モーフによると知っている場所か、よく知っている人の側なら簡単に瞬間移動ができるとの事でリビエラ嬢の側に転移したのだ。
「熟練したら感知スキルで感知できるところならどこでも瞬間移動できるらしいよ。もうどこにでも行けるよね」
俺が嬉しそうに言うと、リビエラ嬢がモーフを見て。
「モーフも一緒に転移されたのでさか?」
「そうだよ」
「何人くらいなら一緒に転送できそうですか?」
「へ? 何人でもできるけど」
「はあ。何人でもって。具体的に何人までできるんです?」
「ん。千」
「え? 千人もですか?」
「万人かな」
「一万人もですか?」
「いやいや一応だけど千万人ね。こっちの世界にそれより大きな数字が無いし。適当な数字だよ。早い話、上限は無いかな」
「はい?」
お。突然現れて驚かそうとしても全然驚かないリビエラ嬢も、たかがこんなことで驚くんだ。へーー。

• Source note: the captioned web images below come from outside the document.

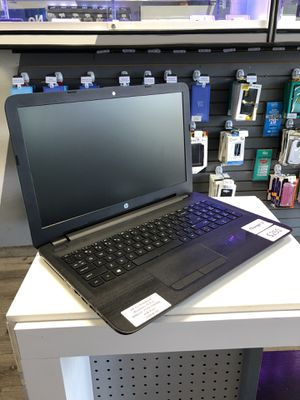 HP G5 notebook for Sale in Las Vegas, NV
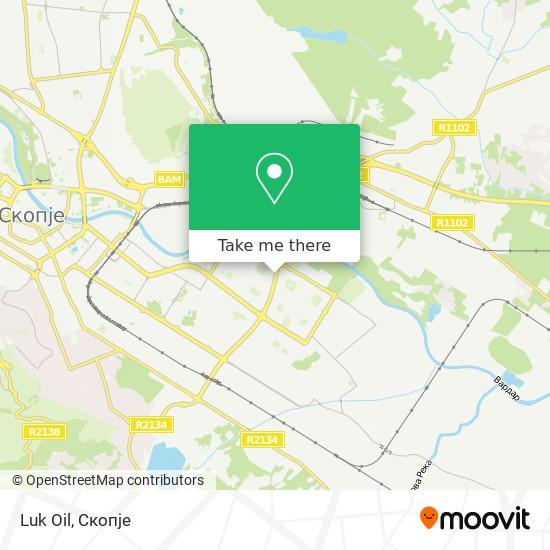 Luk Oil map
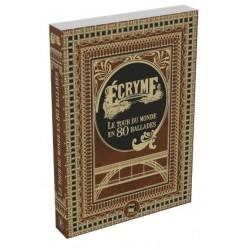 Ecryme - Le tour du monde en 80 ballades un jeu Matagot
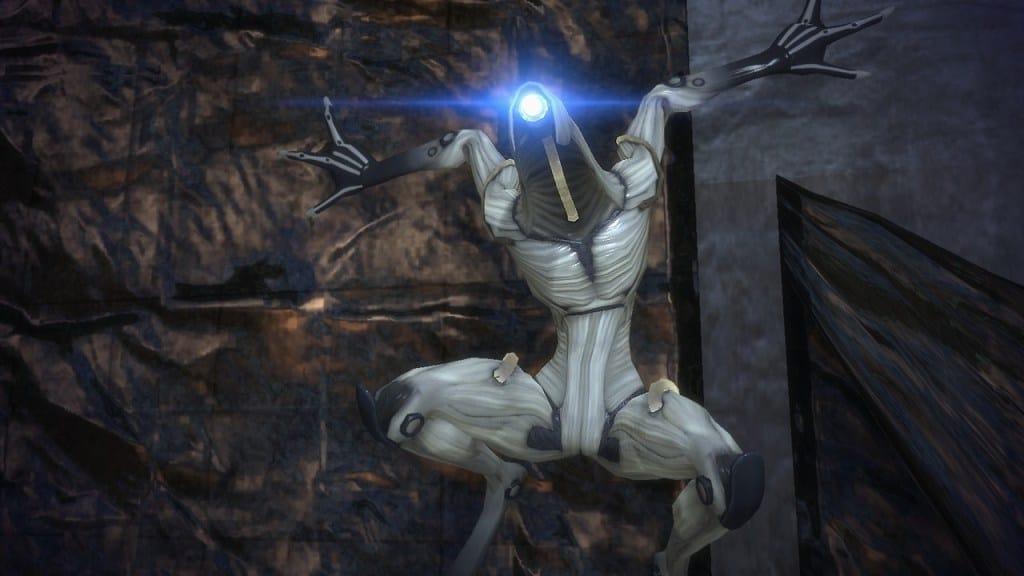 Mass Effect geth
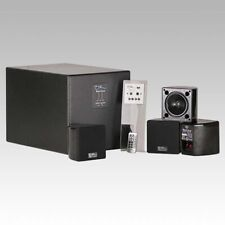 Ohm BootiQue Active All-in-One Background PA System 10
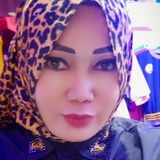 Agnes from Jakatra | Woman | 37 years old | Aquarius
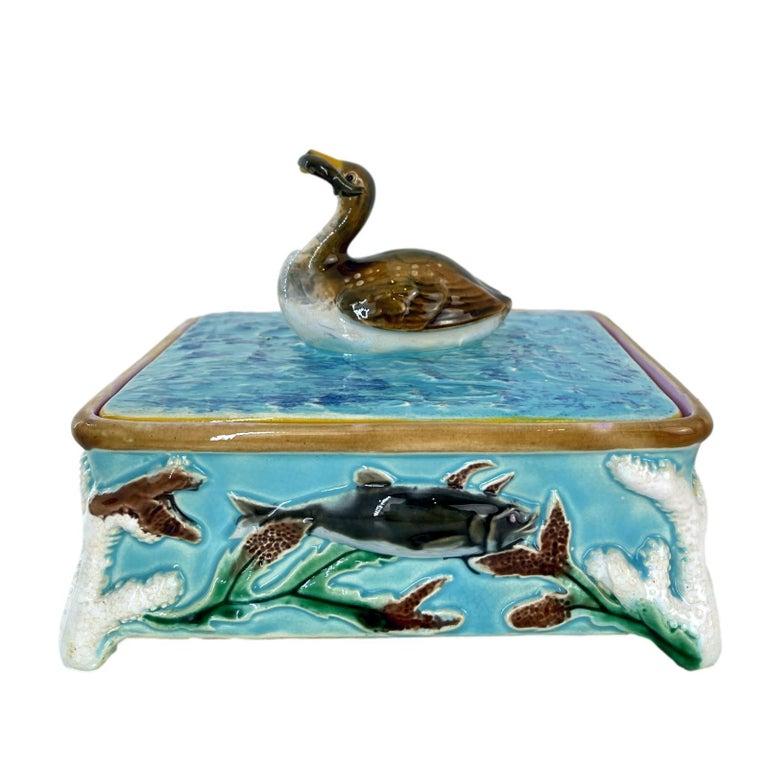 Molded George Jones Majolica Turquoise Sardine Box, Duck and Fish, English, ca. 1874 For Sale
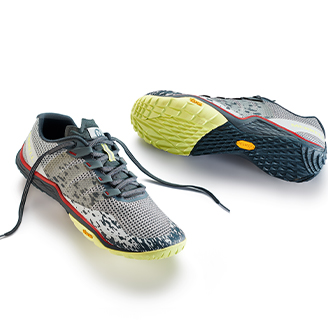 Pairs of Trail Glove Shoes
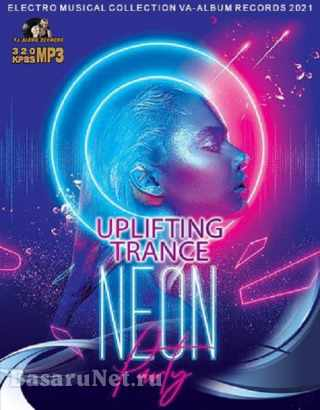 Neon: Uplifting Trance Party (2021)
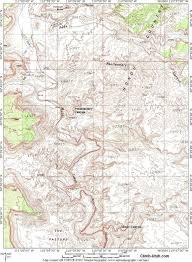 Green River Utah Map by The Chute Of Muddy Creek San Rafael Swell Canyoneering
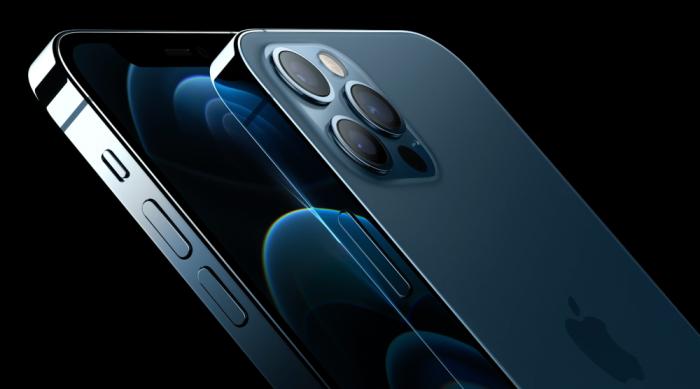 Telefon mobil Apple iPhone 12 Pro Max Pacific Blue 128GB [5]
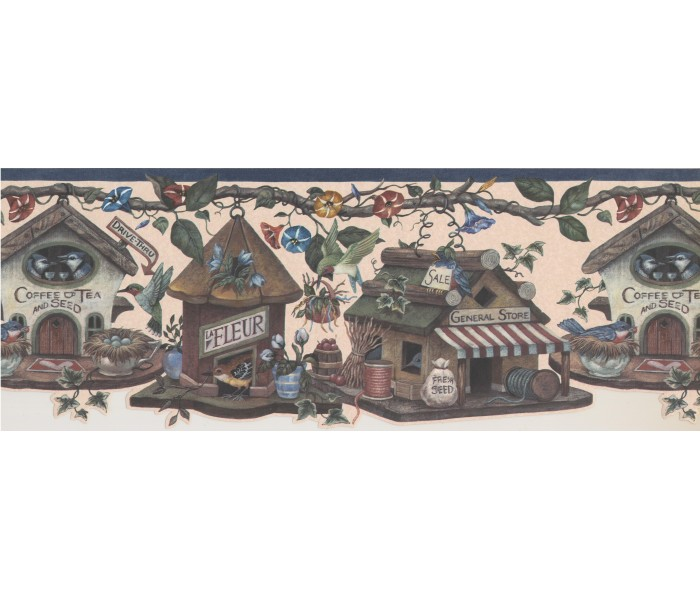 Bird Houses Wallpaper Borders: Kingfisher Bird Houses Wallpaper Border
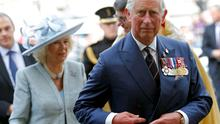 Britain's Prince Charles and his wife Camilla, Duchess of Cornwall arrive at Westminster Abbey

「リビエラ嬢。そんなくだらない事で驚かないで、僕が突然現れた時にもっと驚いて欲しかったよ」
「なんかポイントが違う気がしますが、さっきも驚きましたよ」
「ええ? 全然反応しなかったよね。全く動ずる気配も無かったじゃない」
「まぁ、何の前触れもなく突然現れたら驚きます。でも公子様なら何でもありですし少し慣れましたから」
「何だよ。せっかく驚かせようと思ったのに」
「それなりに驚いておりますが?」
「あああ。面白く無い! 次だ。アイリス嬢だな! モーフ行く「待ってください公子様」」
リビエラ嬢に遮られてしまった。
「何? リビエラ嬢」
「剣王アイリス嬢のところに転移されるのですよね」
「そう。驚かせてやるんだ」
「じぁ、わたくしを含めてここの人全部を転移して頂けますか。移動が楽になりますから」
「ええ? みんな龍に乗るのが好きなんじゃないの?」
「違います。まぁ、そう言う方もいらっしゃるかもですが。
公子様
普通は龍の背中に急に飛び乗ったり飛び降りたしはしないものなのですよ。少しは自重してください。
しかも今度は戦場に転移しようとされているのですよね。
ここにせっかく軍があるんですから皆を連れて転移すれば戦争でも優位になると言うものです。分かりますか?」
俺は何も言い返すことなどできずにうんうんと頷くしかなかった。